The problem — Nothing after the line with "Religion, Public Life, and" belongs in the copy; extract the lines below from the top through that line, pictures left out.

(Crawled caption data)
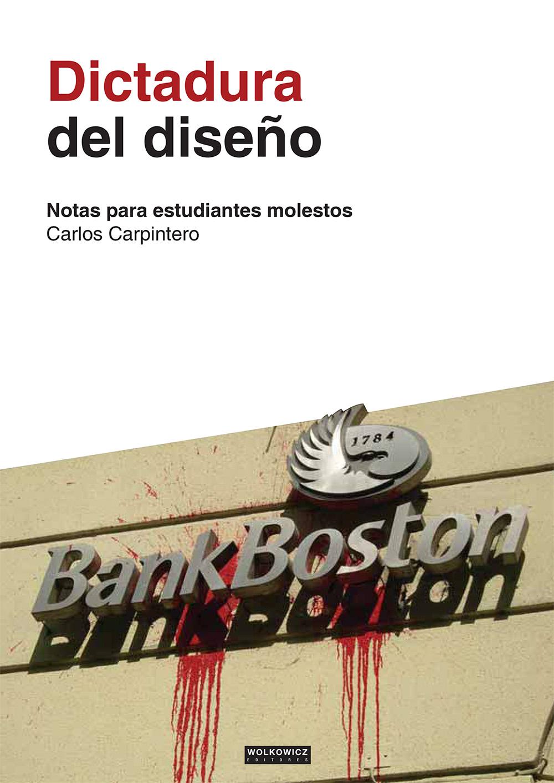 Dictadura del Diseño (por Carlos Carpintero)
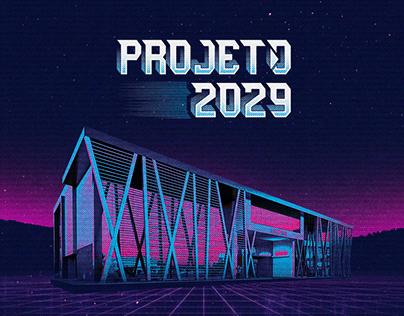 Projeto 2029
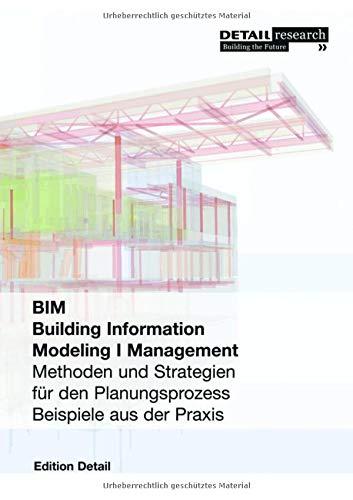 BIM Building Information Modeling I Management: Methoden und Strategien für den Planungsprozess (DETAIL Special)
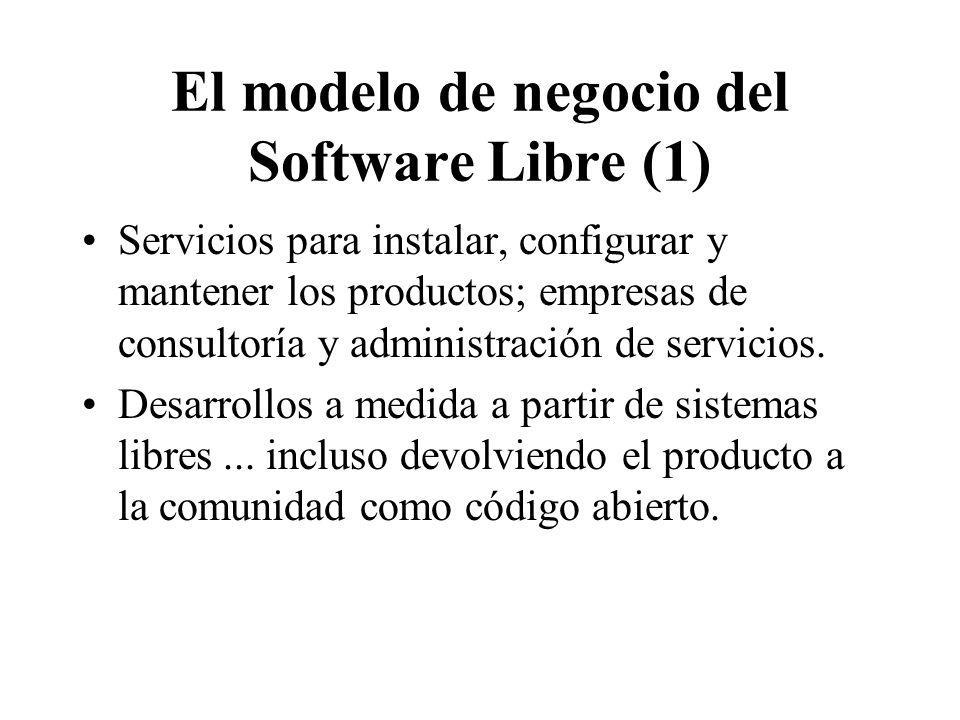 El modelo de negocio del Software Libre (1) Servicios para instalar, configurar y mantener los productos; empresas de consultoría y administración de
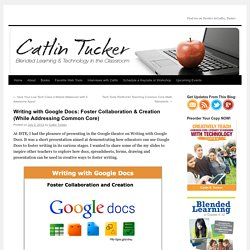 Writing with Google Docs: Foster Collaboration & Creation (While Addressing Common Core)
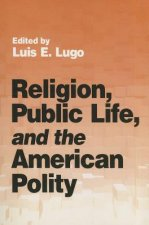 Religion, Public Life, and the American Polity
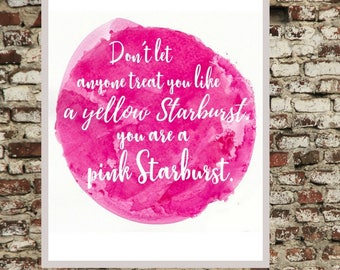 you are a pink starburst. // digital download //printable // starburst quote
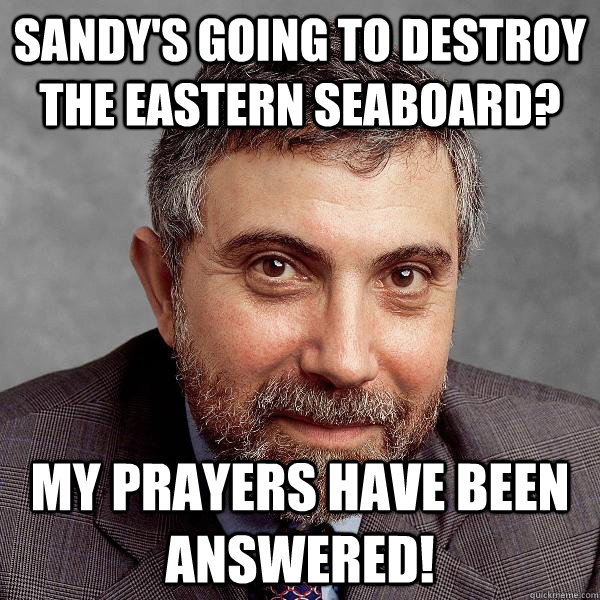 sandys going to destroy the eastern seaboard my prayers ha - Paul Krugman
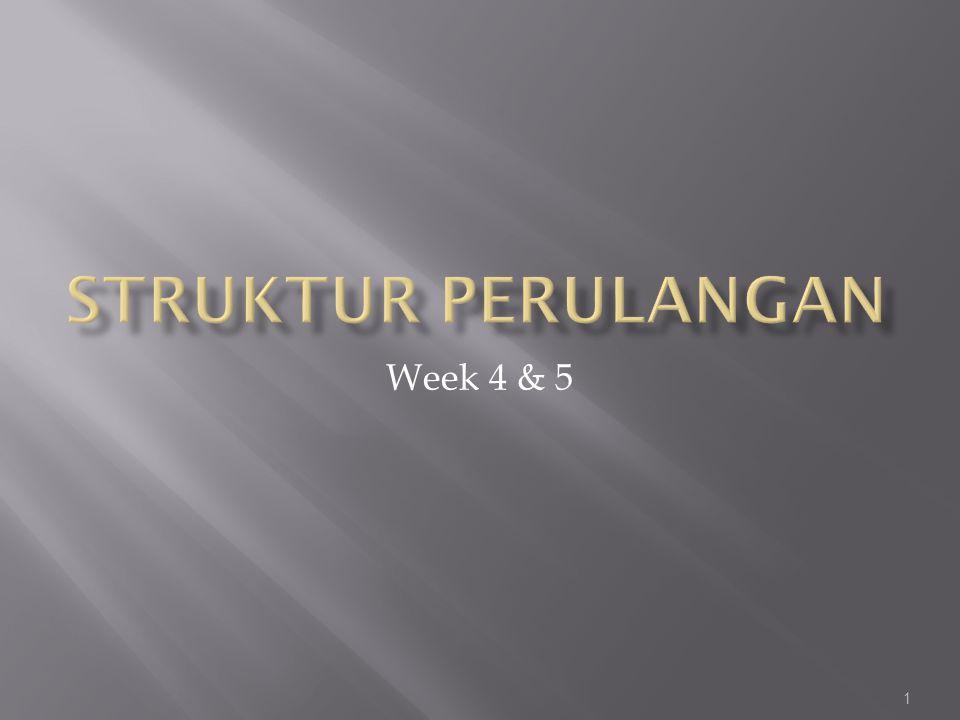 Struktur Perulangan Week 4 & 5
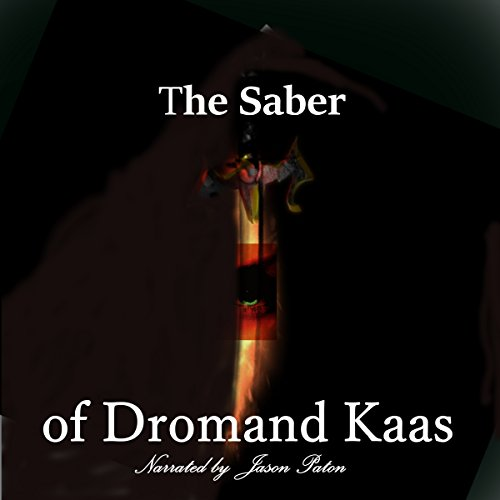 The Saber of Dromand Kaas audiobook cover art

Final answer —
 Dictadura del Diseño (por Carlos Carpintero)
 Projeto 2029
 BIM Building Information Modeling I Management: Methoden und Strategien für den Planungsprozess (DETAIL Special)
 El modelo de negocio del Software Libre (1) Servicios para instalar, configurar y mantener los productos; empresas de consultoría y administración de
 Writing with Google Docs: Foster Collaboration & Creation (While Addressing Common Core)
 Religion, Public Life, and the American Polity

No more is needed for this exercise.